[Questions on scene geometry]
****

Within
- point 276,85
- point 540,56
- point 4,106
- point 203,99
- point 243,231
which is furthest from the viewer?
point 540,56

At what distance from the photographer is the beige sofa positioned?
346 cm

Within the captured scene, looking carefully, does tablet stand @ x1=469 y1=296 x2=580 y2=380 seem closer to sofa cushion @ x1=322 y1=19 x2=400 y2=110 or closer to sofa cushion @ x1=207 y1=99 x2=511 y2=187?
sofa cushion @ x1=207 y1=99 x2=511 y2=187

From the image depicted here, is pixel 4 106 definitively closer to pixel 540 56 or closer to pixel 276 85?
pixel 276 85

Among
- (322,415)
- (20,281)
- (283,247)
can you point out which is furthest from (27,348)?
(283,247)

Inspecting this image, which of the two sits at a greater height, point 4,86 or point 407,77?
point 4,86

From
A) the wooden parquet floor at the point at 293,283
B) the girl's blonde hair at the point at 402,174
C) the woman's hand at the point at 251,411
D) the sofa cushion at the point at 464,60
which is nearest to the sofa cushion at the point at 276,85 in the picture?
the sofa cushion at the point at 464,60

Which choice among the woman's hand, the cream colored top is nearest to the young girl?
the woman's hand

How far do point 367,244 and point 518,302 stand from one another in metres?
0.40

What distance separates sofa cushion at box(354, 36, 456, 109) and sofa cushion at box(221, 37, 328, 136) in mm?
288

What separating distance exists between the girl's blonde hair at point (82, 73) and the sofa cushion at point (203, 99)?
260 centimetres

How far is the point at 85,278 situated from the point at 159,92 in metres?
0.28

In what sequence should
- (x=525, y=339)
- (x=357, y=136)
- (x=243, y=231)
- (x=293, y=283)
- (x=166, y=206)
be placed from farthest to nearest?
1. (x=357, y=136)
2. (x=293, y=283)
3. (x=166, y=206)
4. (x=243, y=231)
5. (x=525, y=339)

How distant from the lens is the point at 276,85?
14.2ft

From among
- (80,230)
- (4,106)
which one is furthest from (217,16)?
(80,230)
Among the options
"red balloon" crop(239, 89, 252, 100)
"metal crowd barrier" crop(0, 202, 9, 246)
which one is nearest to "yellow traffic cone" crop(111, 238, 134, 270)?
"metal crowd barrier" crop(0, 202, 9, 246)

****

_To be done_
Write out all the data above again, swapping every "furthest" for "farthest" and leaving everything else untouched.

_Answer for this exercise_
Within
- point 276,85
- point 540,56
- point 4,106
- point 203,99
- point 243,231
which is farthest from the viewer?
point 540,56

At what distance from the photographer is the beige sofa positioned?
346 cm

Within the captured scene, looking carefully, does tablet stand @ x1=469 y1=296 x2=580 y2=380 seem closer to sofa cushion @ x1=322 y1=19 x2=400 y2=110 or closer to sofa cushion @ x1=207 y1=99 x2=511 y2=187?
sofa cushion @ x1=207 y1=99 x2=511 y2=187

From the image depicted here, is pixel 4 106 definitively closer to pixel 540 56 or closer to pixel 276 85?
pixel 276 85

Among
- (322,415)
- (20,281)
- (283,247)
can you point out which is farthest from (27,348)?
(283,247)

Inspecting this image, which of the two sits at a greater height, point 4,86 or point 407,77?
point 4,86

From
A) the wooden parquet floor at the point at 293,283
B) the girl's blonde hair at the point at 402,174
C) the woman's hand at the point at 251,411
D) the sofa cushion at the point at 464,60
which is nearest to the sofa cushion at the point at 276,85 in the picture?
the sofa cushion at the point at 464,60

Which choice among the woman's hand, the cream colored top is nearest to the young girl?
the woman's hand

How far do point 367,244 and point 518,302 stand from one another in metres?
0.40

What distance separates sofa cushion at box(354, 36, 456, 109) and sofa cushion at box(221, 37, 328, 136) in mm?
288

What separating distance exists between the girl's blonde hair at point (82, 73) and the sofa cushion at point (203, 99)?
260 centimetres

How far is the point at 85,278 situated from the point at 159,92 in metres?
0.28

In what sequence should
- (x=525, y=339)
- (x=357, y=136)
- (x=243, y=231)
- (x=293, y=283)
- (x=166, y=206)
be placed from farthest to nearest?
1. (x=357, y=136)
2. (x=293, y=283)
3. (x=166, y=206)
4. (x=243, y=231)
5. (x=525, y=339)

How distant from the lens is the point at 276,85?
14.2ft

From among
- (80,230)
- (4,106)
which one is farthest from (217,16)?
(80,230)
Among the options
"red balloon" crop(239, 89, 252, 100)
"metal crowd barrier" crop(0, 202, 9, 246)
which one is nearest to "yellow traffic cone" crop(111, 238, 134, 270)?
"metal crowd barrier" crop(0, 202, 9, 246)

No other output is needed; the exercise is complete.